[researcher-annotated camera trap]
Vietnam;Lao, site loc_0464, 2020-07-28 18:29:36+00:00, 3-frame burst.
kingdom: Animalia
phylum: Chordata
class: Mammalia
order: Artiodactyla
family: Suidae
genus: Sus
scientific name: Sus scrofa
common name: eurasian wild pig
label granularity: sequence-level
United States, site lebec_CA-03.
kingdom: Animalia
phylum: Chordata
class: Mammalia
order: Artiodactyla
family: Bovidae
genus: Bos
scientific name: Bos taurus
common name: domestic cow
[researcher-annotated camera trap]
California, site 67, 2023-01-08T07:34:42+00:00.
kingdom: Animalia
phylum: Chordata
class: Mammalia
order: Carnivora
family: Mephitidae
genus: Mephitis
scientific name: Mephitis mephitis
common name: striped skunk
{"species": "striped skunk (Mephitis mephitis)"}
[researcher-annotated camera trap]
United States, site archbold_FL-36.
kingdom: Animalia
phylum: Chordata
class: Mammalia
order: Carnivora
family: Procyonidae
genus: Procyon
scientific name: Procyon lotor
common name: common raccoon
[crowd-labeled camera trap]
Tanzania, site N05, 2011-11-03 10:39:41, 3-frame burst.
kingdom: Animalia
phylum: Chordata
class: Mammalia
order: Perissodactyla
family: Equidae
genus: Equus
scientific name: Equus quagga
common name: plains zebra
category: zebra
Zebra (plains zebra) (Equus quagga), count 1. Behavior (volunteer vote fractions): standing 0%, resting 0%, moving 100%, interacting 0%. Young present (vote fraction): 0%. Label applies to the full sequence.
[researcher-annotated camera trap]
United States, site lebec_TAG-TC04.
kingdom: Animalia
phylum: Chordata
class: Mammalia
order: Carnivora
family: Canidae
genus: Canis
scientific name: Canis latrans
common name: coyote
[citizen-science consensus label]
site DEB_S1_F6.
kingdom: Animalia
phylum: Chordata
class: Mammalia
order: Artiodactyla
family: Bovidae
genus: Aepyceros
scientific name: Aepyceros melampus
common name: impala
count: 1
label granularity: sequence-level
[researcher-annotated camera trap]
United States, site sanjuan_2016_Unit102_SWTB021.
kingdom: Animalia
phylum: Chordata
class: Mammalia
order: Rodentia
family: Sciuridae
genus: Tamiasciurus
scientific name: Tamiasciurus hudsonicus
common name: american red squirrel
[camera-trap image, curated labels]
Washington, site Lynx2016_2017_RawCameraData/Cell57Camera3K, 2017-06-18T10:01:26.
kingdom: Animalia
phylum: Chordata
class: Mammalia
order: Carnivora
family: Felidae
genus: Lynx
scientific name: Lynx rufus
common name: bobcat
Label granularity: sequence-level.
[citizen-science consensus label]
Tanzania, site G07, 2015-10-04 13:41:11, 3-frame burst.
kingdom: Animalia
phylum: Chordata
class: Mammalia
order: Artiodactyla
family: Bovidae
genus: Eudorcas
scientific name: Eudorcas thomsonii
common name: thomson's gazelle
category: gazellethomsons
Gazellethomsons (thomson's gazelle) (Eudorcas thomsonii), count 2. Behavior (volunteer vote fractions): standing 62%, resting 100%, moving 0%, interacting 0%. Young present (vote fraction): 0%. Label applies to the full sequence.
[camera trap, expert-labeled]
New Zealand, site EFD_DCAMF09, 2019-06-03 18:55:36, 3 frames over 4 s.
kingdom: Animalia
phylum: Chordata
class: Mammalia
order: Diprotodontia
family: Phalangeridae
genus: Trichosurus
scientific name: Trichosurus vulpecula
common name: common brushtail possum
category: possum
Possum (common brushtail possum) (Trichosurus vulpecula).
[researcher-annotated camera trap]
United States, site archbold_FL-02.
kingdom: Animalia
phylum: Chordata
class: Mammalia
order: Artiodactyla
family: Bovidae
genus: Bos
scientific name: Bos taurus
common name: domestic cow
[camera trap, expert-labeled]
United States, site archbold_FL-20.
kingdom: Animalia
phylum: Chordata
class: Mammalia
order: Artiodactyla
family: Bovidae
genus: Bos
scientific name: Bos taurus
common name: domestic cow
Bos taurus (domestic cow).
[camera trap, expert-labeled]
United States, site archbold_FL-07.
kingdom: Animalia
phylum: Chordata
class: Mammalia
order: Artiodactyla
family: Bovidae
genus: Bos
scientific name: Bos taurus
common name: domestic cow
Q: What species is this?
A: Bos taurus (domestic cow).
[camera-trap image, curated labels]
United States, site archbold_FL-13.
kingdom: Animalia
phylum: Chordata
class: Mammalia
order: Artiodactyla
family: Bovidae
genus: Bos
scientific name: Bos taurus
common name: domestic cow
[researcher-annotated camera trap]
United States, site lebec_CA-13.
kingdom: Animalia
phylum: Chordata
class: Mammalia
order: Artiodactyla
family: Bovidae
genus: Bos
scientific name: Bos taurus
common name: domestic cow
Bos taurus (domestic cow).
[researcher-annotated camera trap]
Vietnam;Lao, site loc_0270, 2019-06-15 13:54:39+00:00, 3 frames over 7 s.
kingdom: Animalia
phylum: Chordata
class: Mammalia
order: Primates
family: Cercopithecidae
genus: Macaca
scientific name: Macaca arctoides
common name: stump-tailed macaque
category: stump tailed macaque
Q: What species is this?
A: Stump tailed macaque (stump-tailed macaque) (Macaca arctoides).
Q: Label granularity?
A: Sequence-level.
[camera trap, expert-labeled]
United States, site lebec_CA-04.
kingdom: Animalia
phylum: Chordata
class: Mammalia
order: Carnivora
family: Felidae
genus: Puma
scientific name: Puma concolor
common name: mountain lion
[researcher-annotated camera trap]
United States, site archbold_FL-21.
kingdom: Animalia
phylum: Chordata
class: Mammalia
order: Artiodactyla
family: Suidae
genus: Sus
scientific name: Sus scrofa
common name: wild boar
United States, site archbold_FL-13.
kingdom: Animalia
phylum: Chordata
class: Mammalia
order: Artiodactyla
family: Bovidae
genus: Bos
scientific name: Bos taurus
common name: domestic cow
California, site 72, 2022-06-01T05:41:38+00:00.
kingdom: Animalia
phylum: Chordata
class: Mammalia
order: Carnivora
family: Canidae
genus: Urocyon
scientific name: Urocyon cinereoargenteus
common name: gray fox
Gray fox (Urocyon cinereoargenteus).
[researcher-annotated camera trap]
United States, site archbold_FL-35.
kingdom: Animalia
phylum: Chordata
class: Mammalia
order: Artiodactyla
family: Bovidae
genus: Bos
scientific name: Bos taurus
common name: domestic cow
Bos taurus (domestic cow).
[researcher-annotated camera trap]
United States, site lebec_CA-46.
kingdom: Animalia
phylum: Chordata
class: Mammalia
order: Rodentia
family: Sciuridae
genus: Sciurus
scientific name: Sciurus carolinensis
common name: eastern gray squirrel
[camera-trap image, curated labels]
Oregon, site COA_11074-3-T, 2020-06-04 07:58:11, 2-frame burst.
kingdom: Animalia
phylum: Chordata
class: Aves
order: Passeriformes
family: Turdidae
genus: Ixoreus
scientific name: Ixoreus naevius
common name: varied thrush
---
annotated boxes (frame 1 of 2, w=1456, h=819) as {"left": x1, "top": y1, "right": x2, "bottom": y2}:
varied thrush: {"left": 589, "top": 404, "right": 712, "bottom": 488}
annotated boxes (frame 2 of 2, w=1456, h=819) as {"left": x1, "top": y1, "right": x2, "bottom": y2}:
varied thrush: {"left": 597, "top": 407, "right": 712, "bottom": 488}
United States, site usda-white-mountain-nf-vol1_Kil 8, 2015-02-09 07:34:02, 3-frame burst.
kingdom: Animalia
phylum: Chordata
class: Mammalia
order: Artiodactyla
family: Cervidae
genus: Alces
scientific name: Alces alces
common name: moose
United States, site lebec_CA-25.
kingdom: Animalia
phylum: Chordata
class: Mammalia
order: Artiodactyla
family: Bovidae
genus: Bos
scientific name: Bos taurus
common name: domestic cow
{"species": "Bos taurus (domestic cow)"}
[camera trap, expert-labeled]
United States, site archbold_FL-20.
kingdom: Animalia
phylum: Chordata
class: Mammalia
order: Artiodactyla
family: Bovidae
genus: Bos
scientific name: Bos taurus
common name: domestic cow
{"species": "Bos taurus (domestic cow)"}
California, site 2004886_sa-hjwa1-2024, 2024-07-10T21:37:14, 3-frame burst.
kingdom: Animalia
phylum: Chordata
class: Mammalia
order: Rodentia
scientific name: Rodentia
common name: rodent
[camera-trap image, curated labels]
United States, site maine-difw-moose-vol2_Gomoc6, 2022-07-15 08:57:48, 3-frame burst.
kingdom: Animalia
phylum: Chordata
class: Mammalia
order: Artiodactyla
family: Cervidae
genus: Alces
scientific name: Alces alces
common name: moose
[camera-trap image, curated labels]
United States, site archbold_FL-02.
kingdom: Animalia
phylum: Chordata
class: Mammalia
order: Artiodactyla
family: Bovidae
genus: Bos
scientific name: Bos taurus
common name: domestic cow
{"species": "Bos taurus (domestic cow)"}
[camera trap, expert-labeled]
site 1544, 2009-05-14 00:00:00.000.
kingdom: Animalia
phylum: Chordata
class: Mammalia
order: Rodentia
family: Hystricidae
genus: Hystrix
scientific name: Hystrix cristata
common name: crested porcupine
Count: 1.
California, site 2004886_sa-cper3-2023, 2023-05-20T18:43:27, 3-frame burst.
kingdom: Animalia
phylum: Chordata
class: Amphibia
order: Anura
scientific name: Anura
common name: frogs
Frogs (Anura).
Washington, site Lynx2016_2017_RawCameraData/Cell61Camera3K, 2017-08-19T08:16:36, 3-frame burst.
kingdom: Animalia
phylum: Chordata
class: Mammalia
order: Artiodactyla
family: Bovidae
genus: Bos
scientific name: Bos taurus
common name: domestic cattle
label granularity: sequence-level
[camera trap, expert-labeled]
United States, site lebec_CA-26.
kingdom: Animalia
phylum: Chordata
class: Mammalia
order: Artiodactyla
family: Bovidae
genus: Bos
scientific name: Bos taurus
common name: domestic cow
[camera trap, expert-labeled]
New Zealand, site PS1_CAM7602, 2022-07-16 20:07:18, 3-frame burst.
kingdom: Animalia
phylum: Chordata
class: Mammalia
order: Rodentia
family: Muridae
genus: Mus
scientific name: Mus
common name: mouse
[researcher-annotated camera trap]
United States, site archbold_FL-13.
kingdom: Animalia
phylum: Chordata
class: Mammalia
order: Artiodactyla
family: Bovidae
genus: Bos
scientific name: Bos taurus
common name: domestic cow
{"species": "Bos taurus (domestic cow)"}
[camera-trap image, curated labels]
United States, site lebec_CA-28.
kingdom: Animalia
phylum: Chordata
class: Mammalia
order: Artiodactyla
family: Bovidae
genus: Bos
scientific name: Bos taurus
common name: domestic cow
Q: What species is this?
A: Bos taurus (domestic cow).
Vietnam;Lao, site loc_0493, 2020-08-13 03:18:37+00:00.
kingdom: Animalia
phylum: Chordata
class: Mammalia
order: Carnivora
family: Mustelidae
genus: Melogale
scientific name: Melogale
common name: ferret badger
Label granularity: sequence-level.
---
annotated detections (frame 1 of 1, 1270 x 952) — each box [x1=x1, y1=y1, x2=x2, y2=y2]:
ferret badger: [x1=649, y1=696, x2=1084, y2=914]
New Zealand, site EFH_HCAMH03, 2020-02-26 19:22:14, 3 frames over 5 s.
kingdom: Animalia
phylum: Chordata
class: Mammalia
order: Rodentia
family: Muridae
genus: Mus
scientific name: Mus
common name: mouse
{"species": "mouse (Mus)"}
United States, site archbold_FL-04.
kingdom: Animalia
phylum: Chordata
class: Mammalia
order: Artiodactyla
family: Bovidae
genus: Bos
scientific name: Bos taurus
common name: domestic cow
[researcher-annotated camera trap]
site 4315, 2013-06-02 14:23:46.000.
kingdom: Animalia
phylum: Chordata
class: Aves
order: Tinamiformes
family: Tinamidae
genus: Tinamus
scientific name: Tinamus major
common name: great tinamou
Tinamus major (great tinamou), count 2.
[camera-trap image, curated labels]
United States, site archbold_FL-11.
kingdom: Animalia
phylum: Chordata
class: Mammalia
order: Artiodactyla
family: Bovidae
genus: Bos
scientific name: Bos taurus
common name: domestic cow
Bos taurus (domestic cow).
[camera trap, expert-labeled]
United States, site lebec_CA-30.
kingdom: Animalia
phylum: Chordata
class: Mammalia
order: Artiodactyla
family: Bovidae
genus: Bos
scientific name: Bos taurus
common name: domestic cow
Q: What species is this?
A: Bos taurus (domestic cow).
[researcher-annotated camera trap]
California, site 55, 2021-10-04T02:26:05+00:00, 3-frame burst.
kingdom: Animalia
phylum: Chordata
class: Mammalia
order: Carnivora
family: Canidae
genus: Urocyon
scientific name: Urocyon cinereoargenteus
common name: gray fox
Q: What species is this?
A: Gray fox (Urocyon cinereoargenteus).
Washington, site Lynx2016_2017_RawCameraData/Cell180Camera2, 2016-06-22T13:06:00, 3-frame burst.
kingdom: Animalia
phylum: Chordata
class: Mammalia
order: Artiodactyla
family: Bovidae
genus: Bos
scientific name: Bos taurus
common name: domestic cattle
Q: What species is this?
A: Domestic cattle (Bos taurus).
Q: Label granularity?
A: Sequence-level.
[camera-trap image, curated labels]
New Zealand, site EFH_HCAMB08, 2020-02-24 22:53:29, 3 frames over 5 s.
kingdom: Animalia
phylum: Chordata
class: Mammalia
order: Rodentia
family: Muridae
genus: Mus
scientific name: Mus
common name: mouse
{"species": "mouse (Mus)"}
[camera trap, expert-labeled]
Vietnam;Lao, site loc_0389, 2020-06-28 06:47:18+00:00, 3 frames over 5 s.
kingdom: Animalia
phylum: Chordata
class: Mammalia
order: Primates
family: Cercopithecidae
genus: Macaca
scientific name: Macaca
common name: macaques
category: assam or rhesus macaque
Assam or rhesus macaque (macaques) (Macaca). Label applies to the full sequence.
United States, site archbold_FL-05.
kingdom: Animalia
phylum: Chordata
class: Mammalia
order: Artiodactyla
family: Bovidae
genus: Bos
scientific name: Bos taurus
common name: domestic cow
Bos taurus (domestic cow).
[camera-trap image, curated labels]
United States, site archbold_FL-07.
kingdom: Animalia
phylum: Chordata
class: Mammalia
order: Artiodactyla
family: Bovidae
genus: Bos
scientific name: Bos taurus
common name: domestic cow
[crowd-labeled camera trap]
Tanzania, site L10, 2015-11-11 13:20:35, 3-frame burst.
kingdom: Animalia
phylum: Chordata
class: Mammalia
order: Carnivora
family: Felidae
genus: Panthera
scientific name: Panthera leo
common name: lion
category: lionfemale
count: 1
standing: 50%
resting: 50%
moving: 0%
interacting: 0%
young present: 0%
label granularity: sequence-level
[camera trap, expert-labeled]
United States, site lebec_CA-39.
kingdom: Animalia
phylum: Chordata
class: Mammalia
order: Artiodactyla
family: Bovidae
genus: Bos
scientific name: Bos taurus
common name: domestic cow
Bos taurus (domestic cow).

____

Up to and including the line with "common name: eurasian wild pig", restate the records above word for word from the very first line.

Exercise response →
[researcher-annotated camera trap]
Vietnam;Lao, site loc_0464, 2020-07-28 18:29:36+00:00, 3-frame burst.
kingdom: Animalia
phylum: Chordata
class: Mammalia
order: Artiodactyla
family: Suidae
genus: Sus
scientific name: Sus scrofa
common name: eurasian wild pig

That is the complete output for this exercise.